As long as the wire doesn't break, it should last the lifetime of the blade.
It would bring new meaning to the term "dirty sensor" though.
While I would agree that it is more likely for a "hacker" to attempt a spoof on a wireless system because it's what they do, I don't think that wireless is more easily spoofed than a wired system. Clearly you do not have to actually touch the system to spoof it with wireless, but how hard is it at say an NAC, to add device or switch on the current wired system. Even a small electronic device that would "break" the valid wire in foil or complete a circuit in epee inserted into a connecting cord plug or reel would be easier and require much less technical savvy and be more difficult to detect.
Picture someone (looking like an armorer) going to a strip, wearing jeans with a tool-belt and vest and hat and replacing a connecting cord with a "spoofed" cable. Evil coach/fencer later simply presses a button that breaks the valid circuit in foil or completes the valid circuit in epee at the right moment. Bwahahaha!
Until we are talking about FIE approved, I think that for club or domestic use, it easy to get overzealous with the attempt to make the system "foolproof" from the hacking perspective. I would be most happy with a system that just functions as it should with a relatively minimal encryption protocol(s).
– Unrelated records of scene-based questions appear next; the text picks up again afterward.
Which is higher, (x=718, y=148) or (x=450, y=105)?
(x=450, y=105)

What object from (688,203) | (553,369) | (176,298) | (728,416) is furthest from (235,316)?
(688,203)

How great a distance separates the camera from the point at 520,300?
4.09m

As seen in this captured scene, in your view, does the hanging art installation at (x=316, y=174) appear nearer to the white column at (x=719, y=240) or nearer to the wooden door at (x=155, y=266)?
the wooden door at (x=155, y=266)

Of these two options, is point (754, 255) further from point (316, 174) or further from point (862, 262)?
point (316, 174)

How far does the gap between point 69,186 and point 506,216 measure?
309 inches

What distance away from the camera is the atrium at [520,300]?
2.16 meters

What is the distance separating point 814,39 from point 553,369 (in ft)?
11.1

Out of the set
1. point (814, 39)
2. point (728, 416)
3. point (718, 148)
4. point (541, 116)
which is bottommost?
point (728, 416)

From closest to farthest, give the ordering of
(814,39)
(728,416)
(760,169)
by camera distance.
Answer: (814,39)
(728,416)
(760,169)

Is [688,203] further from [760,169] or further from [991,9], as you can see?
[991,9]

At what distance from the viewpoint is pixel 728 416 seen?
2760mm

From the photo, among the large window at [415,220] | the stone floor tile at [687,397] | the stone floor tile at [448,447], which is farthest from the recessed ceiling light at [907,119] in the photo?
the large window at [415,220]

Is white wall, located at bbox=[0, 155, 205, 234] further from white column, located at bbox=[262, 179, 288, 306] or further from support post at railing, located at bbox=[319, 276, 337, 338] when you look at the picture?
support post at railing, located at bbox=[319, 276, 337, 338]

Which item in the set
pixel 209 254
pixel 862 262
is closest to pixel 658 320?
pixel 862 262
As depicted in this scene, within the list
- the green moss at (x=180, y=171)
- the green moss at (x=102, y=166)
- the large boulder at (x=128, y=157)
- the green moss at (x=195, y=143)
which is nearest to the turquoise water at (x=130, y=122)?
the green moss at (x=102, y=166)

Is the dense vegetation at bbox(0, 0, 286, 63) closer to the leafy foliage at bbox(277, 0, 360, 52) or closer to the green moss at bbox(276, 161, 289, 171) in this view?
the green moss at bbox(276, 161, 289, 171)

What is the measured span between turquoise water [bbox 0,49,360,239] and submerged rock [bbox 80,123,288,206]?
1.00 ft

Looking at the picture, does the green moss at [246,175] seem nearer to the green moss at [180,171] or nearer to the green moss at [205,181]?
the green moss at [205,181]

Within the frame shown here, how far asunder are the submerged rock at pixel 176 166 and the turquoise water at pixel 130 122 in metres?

As far as the fencer end of the system is concerned, I think that it makes sense for every fencer to have to buy their own potted device. This has the added benefit for the manufacturer of selling a vast number (maybe even improving the price point due to volume) of units and of course eliminating the "walking off" scenario so many have expressed concern about. I would like to see all the fencer's personal info (including photo) incorporated into the device (added by the manufacturer in the ordering process) for various purposes including display on the scoring apparatus. They are unlikely to easily break, and considering I break several FIE blades every year would likely be a minimal cost in comparison. Unlike blades and replacing various items of clothing, it would likely be a one-time purchase. The fencers personal information stored on the unit would also make the item less useful to others and make recovering a lost unit more likely.
Fiber optic cable is quite a different animal from metal wire though. But if you used plastic optical fiber and hermetically sealed both ends really well, it might last a long time. I've always wanted to try developing such a scoring system, but I only have expertise in electronics, not machining or metalworking.
All the wireless and sensing protocols are going to be proprietary, that means that even if another company develops a similar wireless system, there will be no cross compatibility between them. So you either 1) Grant a guaranteed monopoly on scoring equipment to one manufacturer, or 2) Require all fencers to own sets from all manufacturers. Obviously both options are terrible, so unless someone thinks of another way, I think we can write off personal scoring equipment.